Each business and or company has a back bone and most often that backbone is the directors and officers. Directors and Officers are liable for the company, making sure each department is being run smoothly. However, it is essential for them to be “taken care of” in case of any mistakes. Within the non-profit world, it is important to hold proper Directors & Officers Liability Insurance (D&O) to not only protect the directors, officers and administrators but to also protect company assets. D&O insurance is protection against a breach of duty such as failure to provide services, mismanagement of assets or employment-related issues such as discrimination, harassment and wrongful termination. Since business leaders are responsible for major decisions that impact employees and the general public, they often are blamed if things go wrong. Administration positions have a responsibility to also properly manage risks around the organization. A D&O insurance policy prevents the organization from going bankrupt after an unfortunate mistake.
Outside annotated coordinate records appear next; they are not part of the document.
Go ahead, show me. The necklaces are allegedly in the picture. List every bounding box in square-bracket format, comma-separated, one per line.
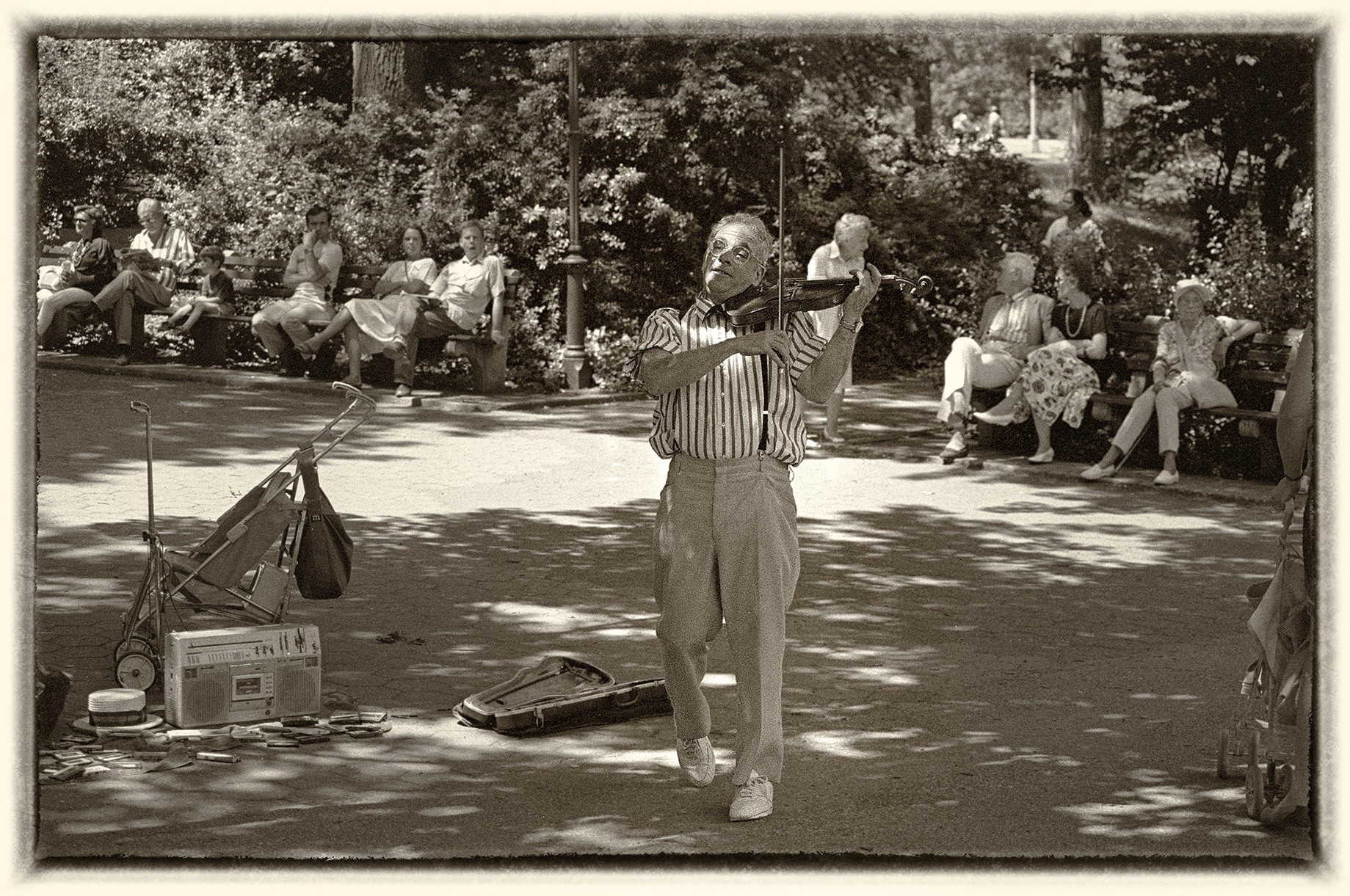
[1064, 302, 1087, 337]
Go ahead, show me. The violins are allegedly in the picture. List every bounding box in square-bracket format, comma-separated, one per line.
[727, 274, 934, 327]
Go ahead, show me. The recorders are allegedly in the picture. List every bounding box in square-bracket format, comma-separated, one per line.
[164, 622, 321, 729]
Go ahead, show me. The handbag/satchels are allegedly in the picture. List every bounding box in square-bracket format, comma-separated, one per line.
[1084, 350, 1131, 393]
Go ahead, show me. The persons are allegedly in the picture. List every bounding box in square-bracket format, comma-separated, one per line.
[935, 252, 1060, 459]
[384, 219, 508, 395]
[1263, 309, 1316, 824]
[157, 242, 237, 338]
[293, 224, 439, 389]
[34, 202, 116, 345]
[1081, 275, 1263, 486]
[66, 196, 196, 368]
[251, 205, 348, 379]
[645, 210, 885, 822]
[799, 212, 873, 443]
[1043, 187, 1114, 284]
[971, 257, 1114, 463]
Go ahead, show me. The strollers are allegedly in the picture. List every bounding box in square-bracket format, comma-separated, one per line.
[1215, 496, 1312, 821]
[110, 379, 378, 693]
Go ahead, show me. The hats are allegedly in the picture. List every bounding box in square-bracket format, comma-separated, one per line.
[1173, 279, 1210, 312]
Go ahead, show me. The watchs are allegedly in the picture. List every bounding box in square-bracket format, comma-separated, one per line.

Many organizations overlook this coverage, commonly mistaking it for Professional Liability Insurance.
“One in six company executives -- or 17 percent -- believe their business will experience a D&O related loss in the next years, according to a survey of decision-makers at 451 U.S. companies, more than 90 percent of which had annual revenues of less than $25 million. The survey also found that one in eight survey respondents -- or 12 percent -- had experienced a D&O lawsuit within the past five years. The costs to settle and/or litigate those cases averaged $225,682, with some losses approaching $5 million, the survey found.” (Source).
To determine eligibility and rates for each organization, D&O insurers look at many different aspects of the business, including the type of business, the company's profit, whether they have had prior claims, and the amount of debt. Insurers also look to see that the organization has communicated the company’s policies to employees with the most up-to-date manual. Codes should be posted in a public area and employees need to sign a waiver upon employment.
There are many elements to a D&O policy, including:
Side A—Protects a corporation’s directors and officers when the company cannot indemnify the individuals.
Side B—reimburses the organization when it indemnifies the individuals, thus protecting the company’s balance sheet
Side C—also known as “entity coverage,” this eliminates disputes of coverage allocation when both the directors and officers and the insured organization are named as co-defendants in a securities lawsuit.
- Personal profiting
- Pending and prior litigation
- Bodily injury/property damage
- Late claim notice
Things to consider while purchasing D&O
With any type of insurance coverage, organizations should work with brokers that understand D&O policies and understands their specialized line of business. Non-profits should consider the following when selecting D&O coverage:
- Who’s being covered? Just the directors and officers or the organization as an entity?
- Actions the policy covers. What is outlined for “wrongful act” and “claims”?
- Type of coverage for defense costs. The numbers can vary drastically so make sure the “duty to defend” policy defines the insurer’s obligation to pay defense costs.
- Is addition coverage needed? Have a broker who is knowledgeable to get you the proper coverage.
- Have a separate policy from the current ELP policy to ensure full coverage.
- Read the fine print. Make sure the organization is covered from all possible angles without being over ensured.